SUAS TAREFAS —
**1.** Traduza para o inglês esta frase da reportagem sobre o Mais Médicos: "Isso significa 60 hospitais de 200 leitos."
**2.** Prossiga a reportagem sobre o programa Mais Médicos, começando logo após o último parágrafo apresentado.

TEXTO PARA LEITURA —
····················

Condução do Mais Médicos pelo governo expõe 'sintomas' do SUS
Valor Econômico
05/09/2013

Condução do Mais Médicos pelo governo expõe 'sintomas' do SUS

Por Luciano Máximo | De São Paulo
 
Divulgação/Sandra Codo (IEA-USP) / Divulgação/Sandra Codo (IEA-USP)
Especialistas, entre eles o ex-ministro Adib Jatene (primeiro plano), disseram que Mais Médicos expõe fragilidades do SUS

 

Na esteira de toda a polêmica e até excessos em torno do Mais Médicos, especialistas avaliam que o modo como o programa está sendo conduzido pelo governo expõe "sintomas" que debilitam o Sistema Único de Saúde (SUS), como opções por ações emergenciais em detrimento de medidas estruturantes, subfinanciamento, sinais de privatização e até formulação de políticas com abordagem eleitoral.

Durante debate sobre o Mais Médicos, promovido ontem pelo Instituto de Estudos Avançados da Universidade de São Paulo (IEA-USP), o cardiologista Adib Jatene, ex-ministro da Saúde e integrante de uma comissão de notáveis que aconselha o governo sobre o problema da carência de médicos, disse que o país cometeu erros na condução do Programa Saúde da Família (PSF) desde a criação do SUS, o que repercute na falta de profissionais para o atendimento primário no interior e em periferias distantes.

Mesmo com a criação de mais de 15 mil equipes (médico de família, enfermeiro, auxiliar de enfermagem e seis agentes comunitários de saúde) nos últimos 15 anos, Jatene considera as mais de 30 mil equipes atuais insuficientes para a demanda brasileira e são pouco articuladas com o SUS. "Precisaríamos hoje de 52 mil equipes de saúde da família, que trabalham com muita dificuldade, e não montamos nenhuma equipe de médicos especialistas para interagir com os médicos de família e ter acesso a leitos hospitalares na área em que atuam".

Para justificar que o ponto negativo da organização da saúde brasileira hoje é "eminentemente financeiro", Jatene mencionou o déficit de leitos na cidade de São Paulo, de 12 mil leitos. "Isso significa 60 hospitais de 200 leitos. Nos últimos 15 anos foram construídos apenas dois, um na Cidade Tiradentes [bairro da zona leste] e em M'Boi Mirim [zona sul]".

····················

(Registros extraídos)
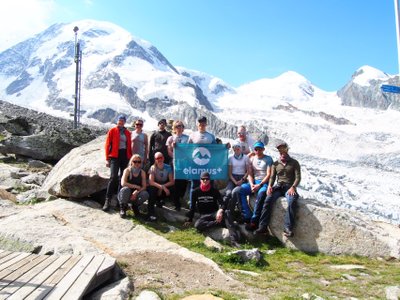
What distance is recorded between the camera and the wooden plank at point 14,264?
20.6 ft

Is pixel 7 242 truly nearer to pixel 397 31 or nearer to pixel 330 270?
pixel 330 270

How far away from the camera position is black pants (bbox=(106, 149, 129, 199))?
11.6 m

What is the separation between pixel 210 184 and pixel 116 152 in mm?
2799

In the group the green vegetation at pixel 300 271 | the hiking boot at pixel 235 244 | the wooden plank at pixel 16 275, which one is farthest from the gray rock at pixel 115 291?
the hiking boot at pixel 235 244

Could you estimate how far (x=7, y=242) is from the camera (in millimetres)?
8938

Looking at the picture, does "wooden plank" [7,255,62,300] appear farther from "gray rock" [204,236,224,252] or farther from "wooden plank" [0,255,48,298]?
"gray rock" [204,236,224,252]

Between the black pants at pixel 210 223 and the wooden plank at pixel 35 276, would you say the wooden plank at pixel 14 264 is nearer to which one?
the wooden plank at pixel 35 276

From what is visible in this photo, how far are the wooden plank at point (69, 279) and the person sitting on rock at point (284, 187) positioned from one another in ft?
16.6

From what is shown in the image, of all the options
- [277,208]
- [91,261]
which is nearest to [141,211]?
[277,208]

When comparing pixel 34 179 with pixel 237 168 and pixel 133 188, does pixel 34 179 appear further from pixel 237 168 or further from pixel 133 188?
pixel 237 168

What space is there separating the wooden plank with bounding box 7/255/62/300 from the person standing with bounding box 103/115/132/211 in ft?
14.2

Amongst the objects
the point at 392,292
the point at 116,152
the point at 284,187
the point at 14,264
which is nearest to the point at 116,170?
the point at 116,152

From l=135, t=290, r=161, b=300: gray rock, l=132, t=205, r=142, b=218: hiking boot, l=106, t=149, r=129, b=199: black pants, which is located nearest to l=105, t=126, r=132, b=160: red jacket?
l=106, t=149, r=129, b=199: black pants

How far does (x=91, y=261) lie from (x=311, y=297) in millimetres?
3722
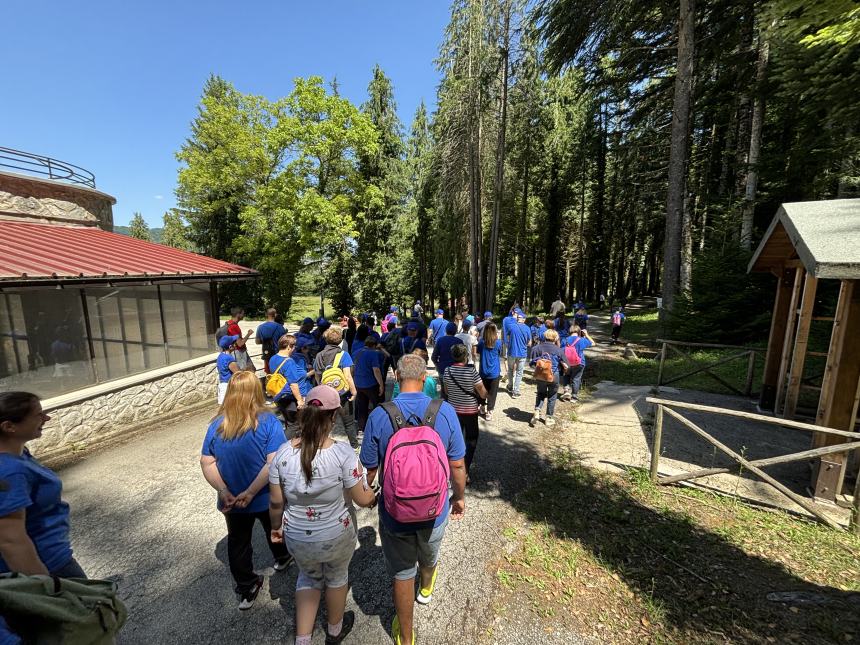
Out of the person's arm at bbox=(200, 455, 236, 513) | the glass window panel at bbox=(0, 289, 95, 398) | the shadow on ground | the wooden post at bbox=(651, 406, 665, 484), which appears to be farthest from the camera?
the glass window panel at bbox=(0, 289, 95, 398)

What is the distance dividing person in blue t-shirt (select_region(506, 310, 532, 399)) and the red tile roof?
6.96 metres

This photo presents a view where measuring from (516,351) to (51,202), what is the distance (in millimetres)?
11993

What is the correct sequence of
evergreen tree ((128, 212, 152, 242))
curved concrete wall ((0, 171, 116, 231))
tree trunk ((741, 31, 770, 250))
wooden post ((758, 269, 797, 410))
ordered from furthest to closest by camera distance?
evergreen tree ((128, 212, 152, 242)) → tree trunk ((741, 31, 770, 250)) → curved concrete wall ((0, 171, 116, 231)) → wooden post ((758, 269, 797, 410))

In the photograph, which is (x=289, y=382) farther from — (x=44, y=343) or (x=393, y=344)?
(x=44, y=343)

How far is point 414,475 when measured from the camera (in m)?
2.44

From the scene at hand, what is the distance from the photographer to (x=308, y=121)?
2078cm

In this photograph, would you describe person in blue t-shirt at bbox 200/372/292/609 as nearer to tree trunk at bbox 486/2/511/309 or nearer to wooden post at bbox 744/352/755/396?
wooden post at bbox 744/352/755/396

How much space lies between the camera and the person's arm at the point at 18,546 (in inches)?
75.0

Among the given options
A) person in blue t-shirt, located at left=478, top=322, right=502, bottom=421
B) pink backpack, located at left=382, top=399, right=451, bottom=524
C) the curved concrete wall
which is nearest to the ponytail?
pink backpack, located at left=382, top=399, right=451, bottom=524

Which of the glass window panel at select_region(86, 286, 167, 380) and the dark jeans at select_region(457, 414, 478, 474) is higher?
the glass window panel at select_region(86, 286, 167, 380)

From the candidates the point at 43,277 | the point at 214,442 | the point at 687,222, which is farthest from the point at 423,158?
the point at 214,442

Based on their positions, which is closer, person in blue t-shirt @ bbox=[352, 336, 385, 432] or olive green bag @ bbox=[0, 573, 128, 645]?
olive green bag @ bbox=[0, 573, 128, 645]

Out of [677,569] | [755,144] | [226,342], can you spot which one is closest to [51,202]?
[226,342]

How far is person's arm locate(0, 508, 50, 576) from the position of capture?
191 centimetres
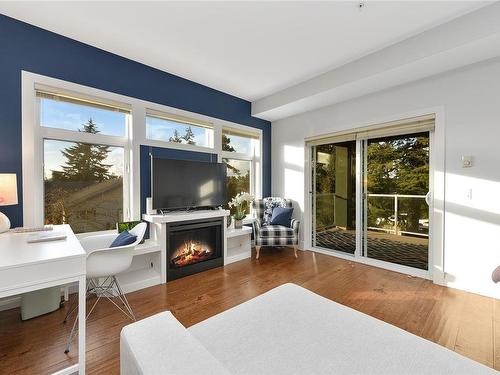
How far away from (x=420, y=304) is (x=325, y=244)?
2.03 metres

····················

RESPOSTAS ESPERADAS —
**1.** This means 60 hospitals of 200 beds.

**2.**
Diante do problema do financiamento do SUS levantado por Jatene, o professor do Departamento de Medicina Preventiva da USP Mário César Scheffer associou a carência de médicos a um sintoma da não efetivação do SUS no país, conforme preceitos de universalidade, integralidade, justiça e qualidade. "Os sinais estão trocados: ao mesmo tempo que há um subfinanciamento crônico, principalmente da esfera federal, nós temos políticas cumulativas de privatização. O SUS virou um sistema totalmente inusitado, que é universal na Constituição, mas totalmente liberal na estrutura, predominando gastos e cada vez mais gestão privada", pontuou Scheffer.

Para Paulo Hilário Saldiva, professor do Departamento de Patologia da USP, esses "sinais trocados" são de uma privatização branca do SUS. "A mesma que ocorre na segurança quando você decide instalar uma guarita na sua rua porque tem medo da violência; escola ruim, você paga uma particular; transporte ruim, o melhor é comprar um carro. Na saúde tem os planos de saúde. Esse processo de privatização branca vem desmontando o SUS", diz o acadêmico, que relaciona a contratação de médicos, brasileiros e estrangeiros, sem direitos trabalhistas e passagem por processos de avaliação a uma forma de enfraquecer o SUS.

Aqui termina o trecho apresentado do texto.